Muchas personas viven solteras por diversas circunstancias de la vida y por condiciones personales. “Muchas viven sin familia humana, con frecuencia a causa de condiciones de pobreza. Hay quienes viven su situación según el espíritu de las bienaventuranzas sirviendo a Dios y al prójimo de manera ejemplar. A todas ellas es preciso abrirles las puertas de los hogares, <<iglesias domésticas>> y las puertas de la gran familia que es la Iglesia. Nadie se sienta sin familia en este mundo: la Iglesia es casa y familia de todos, especialmente para cuantos están <<fatigados y agobiados>> (Mt 11, 28)”.

 

 

 

 

 

RESUMEN:

 

● San Pablo dice: “Maridos, amad a vuestras mujeres como Cristo amó a la Iglesia (...) Gran misterio es éste, lo digo con respecto a Cristo y a la Iglesia” (Ef 5, 25.32)”.

 

● “La alianza matrimonial, por la que un hombre y una mujer constituyen una íntima comunidad de vida y de amor, fue fundada y dotada de sus leyes propias por el Creador. Por su naturaleza está ordenada al bien de los cónyuges así como a la generación y educación de los hijos. Entre bautizados, el matrimonio ha sido elevado por Cristo Señor a la dignidad de sacramento”.

 

●  “El sacramento del matrimonio significa la unión de Cristo con la Iglesia.

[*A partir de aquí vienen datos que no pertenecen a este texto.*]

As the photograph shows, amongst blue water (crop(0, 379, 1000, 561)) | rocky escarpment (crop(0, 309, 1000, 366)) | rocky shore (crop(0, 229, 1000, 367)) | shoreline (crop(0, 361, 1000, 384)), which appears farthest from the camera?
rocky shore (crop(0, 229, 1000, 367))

Da a los esposos la gracia de amarse con el amor con que Cristo amó a su Iglesia; la gracia del sacramento perfecciona así el amor humano de los esposos, reafirma su unidad indisoluble y los santifica en el camino de la vida eterna”.

 

●  “El matrimonio se funda en el consentimiento de los contrayentes, es decir, en la voluntad de darse mutua y definitivamente con el fin de vivir una alianza de amor fiel y fecundo”.

 

●  “Dado que el matrimonio establece a los cónyuges en un estado público de vida en la Iglesia, la celebración del mismo se hace ordinariamente de modo público, en el marco de una celebración litúrgica, ante el sacerdote (o el testigo cualificado de la Iglesia), los testigos y la asamblea de los fieles”.

 

● “La unidad, la indisolubilidad y la apertura a la fecundidad son esenciales al matrimonio”.

- La poligamia es incompatible con la unidad del matrimonio.

- El divorcio separa lo que Dios ha unido.

- El rechazo de la fecundidad priva a la vida conyugal de su don más excelente, el hijo.     

 

 

● “Contraer un nuevo matrimonio por parte de los divorciados mientras viven sus cónyuges legítimos contradice el plan y la ley de Dios enseñados por Cristo. Los que viven en esta situación no están separados de la Iglesia pero no pueden acceder a la comunión eucarística. Pueden vivir su vida cristiana sobre todo educando a su hijos en la fe”.

 

● “El hogar cristiano es el lugar en que los hijos reciben el primer anuncio de la fe. Por eso la casa familiar es llamada justamente <<Iglesia doméstica>>, comunidad de gracia y de oración, escuela de virtudes humanas y de caridad cristiana”.